▶ SELECTED EXCERPT:
★ ★ ★ ★

Fox Opens Up Archives to Benefit Motion Picture & Television Fund

LOS ANGELES, December 22: Twentieth Century Fox has opened
up its archives and donated more than 200 rare documents, including signed
contracts and internal memos, to be sold at auction to benefit the Motion
Picture & Television Fund (MPTF).

MPTF was founded in 1921 to help those in the entertainment
industry who had fallen upon hard times. Today it provides healthcare and
childcare, retirement care and charitable social services through the its
Country House and hospital, five health centers, Samuel Goldwyn Foundation
Children's Center, and through financial assistance and community outreach
programs.

The auction, entitled From the Twentieth Century Fox
Archives: Documents from the Golden Age of Hollywood, is scheduled for January
25 at Swann Auction Galleries in New York City. Proceeds from the sale will
directly benefit the MPTF insurance fund that provides health insurance for
actors.

"Fox's heritage reflects Hollywood itself and our well
maintained document archives are a Tut's Tomb of movie history," said Fox
Filmed Entertainment Chairman and CEO Tom Rothman. "These papers are so
cool that, as a fan of that history, I will have to restrain myself from
bidding on each item. This donation is intended to get the past out of file
cabinets into the hands of film lovers and let it serve the present through the
MPTF. We also hope this auction might inspire other studios to follow suit."

Documents include a 1946 memo advising that Norma Jean
Dougherty's professional name be designated as Marilyn Monroe; Humphrey
Bogart’s first studio contract in 1930; Cary Grant’s 1948 contract for I Was
a Male War Bride
, and a three-film studio
contract signed by Clark Gable in 1954.

★ ★ ★ ★

▶ ASSIGNED TASK: Set down, word for word, the stretch of the Fox archives auction announcement above from "Documents include a" through "Gable in 1954.".

★ ★ ★ ★

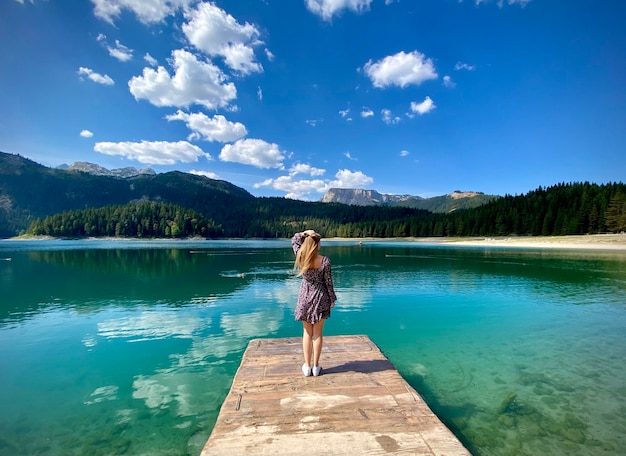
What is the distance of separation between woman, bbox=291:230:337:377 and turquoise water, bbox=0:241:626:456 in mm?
3596

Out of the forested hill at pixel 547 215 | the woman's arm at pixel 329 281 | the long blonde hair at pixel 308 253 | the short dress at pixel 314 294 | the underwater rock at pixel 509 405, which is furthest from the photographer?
the forested hill at pixel 547 215

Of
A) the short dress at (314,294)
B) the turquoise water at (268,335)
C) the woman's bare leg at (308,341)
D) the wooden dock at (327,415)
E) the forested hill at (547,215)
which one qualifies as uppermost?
the forested hill at (547,215)

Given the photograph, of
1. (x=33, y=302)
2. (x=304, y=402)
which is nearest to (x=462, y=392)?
(x=304, y=402)

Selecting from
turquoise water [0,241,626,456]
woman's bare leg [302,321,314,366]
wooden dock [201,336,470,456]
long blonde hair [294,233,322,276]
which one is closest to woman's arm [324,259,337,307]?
long blonde hair [294,233,322,276]

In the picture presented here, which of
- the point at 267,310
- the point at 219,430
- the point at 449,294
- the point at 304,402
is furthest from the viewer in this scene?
the point at 449,294

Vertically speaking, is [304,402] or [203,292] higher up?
[304,402]

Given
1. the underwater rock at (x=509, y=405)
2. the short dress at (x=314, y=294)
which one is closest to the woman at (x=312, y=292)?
the short dress at (x=314, y=294)

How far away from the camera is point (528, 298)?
85.9 feet

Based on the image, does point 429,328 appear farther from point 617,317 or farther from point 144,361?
point 144,361

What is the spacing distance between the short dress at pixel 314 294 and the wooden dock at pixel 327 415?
166 cm

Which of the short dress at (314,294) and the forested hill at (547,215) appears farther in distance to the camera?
the forested hill at (547,215)

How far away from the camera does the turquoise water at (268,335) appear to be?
26.7 ft

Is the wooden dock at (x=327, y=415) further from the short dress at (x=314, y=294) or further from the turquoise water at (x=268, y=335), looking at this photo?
the turquoise water at (x=268, y=335)

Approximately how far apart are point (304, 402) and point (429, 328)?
13.0 metres
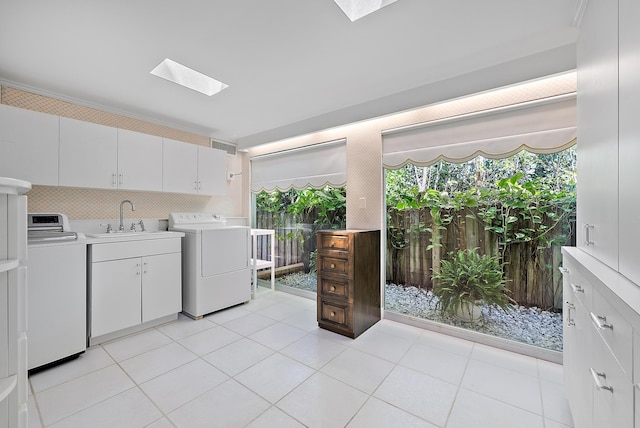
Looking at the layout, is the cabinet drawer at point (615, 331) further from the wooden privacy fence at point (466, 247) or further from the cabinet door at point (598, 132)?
the wooden privacy fence at point (466, 247)

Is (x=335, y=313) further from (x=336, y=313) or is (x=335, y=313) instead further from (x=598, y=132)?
(x=598, y=132)

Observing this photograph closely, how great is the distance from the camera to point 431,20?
170 cm

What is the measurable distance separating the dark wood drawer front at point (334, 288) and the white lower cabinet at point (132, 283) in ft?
5.38

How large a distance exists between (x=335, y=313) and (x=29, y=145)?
3162 millimetres

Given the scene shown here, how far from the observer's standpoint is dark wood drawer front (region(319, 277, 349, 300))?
2635 mm

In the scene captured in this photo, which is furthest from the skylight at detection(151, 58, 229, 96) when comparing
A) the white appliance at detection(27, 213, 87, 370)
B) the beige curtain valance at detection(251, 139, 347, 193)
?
the white appliance at detection(27, 213, 87, 370)

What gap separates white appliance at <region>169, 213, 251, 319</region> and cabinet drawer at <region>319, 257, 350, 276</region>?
1.23 metres

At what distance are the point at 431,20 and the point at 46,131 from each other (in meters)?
3.30

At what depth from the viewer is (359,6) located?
1.61 meters

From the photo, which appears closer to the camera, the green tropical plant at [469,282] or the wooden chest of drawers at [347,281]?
the green tropical plant at [469,282]

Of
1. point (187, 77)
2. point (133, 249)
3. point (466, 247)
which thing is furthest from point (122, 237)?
point (466, 247)

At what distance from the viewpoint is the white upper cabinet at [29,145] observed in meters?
2.21

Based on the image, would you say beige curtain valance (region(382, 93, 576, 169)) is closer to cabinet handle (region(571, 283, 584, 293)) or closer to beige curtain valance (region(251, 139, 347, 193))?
beige curtain valance (region(251, 139, 347, 193))

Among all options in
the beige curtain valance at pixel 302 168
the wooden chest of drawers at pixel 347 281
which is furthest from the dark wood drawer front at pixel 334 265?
the beige curtain valance at pixel 302 168
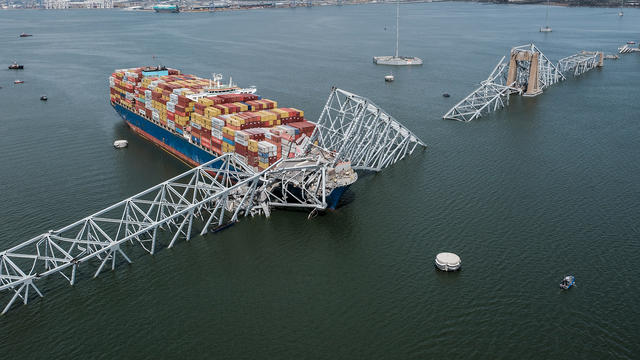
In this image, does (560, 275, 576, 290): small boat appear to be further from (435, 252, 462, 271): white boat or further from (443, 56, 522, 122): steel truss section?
(443, 56, 522, 122): steel truss section

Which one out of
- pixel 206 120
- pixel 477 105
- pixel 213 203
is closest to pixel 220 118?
pixel 206 120

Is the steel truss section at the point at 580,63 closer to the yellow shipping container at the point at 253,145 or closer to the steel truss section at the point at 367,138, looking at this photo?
the steel truss section at the point at 367,138

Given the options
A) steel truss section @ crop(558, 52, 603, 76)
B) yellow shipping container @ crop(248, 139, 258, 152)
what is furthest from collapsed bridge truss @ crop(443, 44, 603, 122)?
yellow shipping container @ crop(248, 139, 258, 152)

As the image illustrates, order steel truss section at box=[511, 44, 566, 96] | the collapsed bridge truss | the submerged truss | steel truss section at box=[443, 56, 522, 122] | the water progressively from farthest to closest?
steel truss section at box=[511, 44, 566, 96]
the collapsed bridge truss
steel truss section at box=[443, 56, 522, 122]
the submerged truss
the water

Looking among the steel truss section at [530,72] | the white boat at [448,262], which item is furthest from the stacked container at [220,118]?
the steel truss section at [530,72]

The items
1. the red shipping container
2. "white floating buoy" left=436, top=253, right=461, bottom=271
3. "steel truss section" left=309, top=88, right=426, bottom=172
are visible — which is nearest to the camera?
"white floating buoy" left=436, top=253, right=461, bottom=271

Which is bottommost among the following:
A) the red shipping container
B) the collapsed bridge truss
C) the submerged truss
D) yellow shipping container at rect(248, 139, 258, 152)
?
the submerged truss
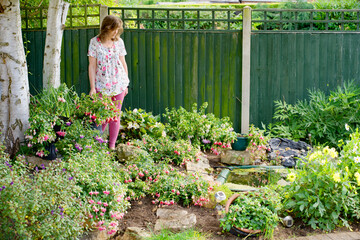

★ ★ ★ ★

▶ EXERCISE SOLUTION:
Documents include a 1946 memo advising that Norma Jean
Dougherty's professional name be designated as Marilyn Monroe; Humphrey
Bogart’s first studio contract in 1930; Cary Grant’s 1948 contract for I Was
a Male War Bride
, and a three-film studio
contract signed by Clark Gable in 1954.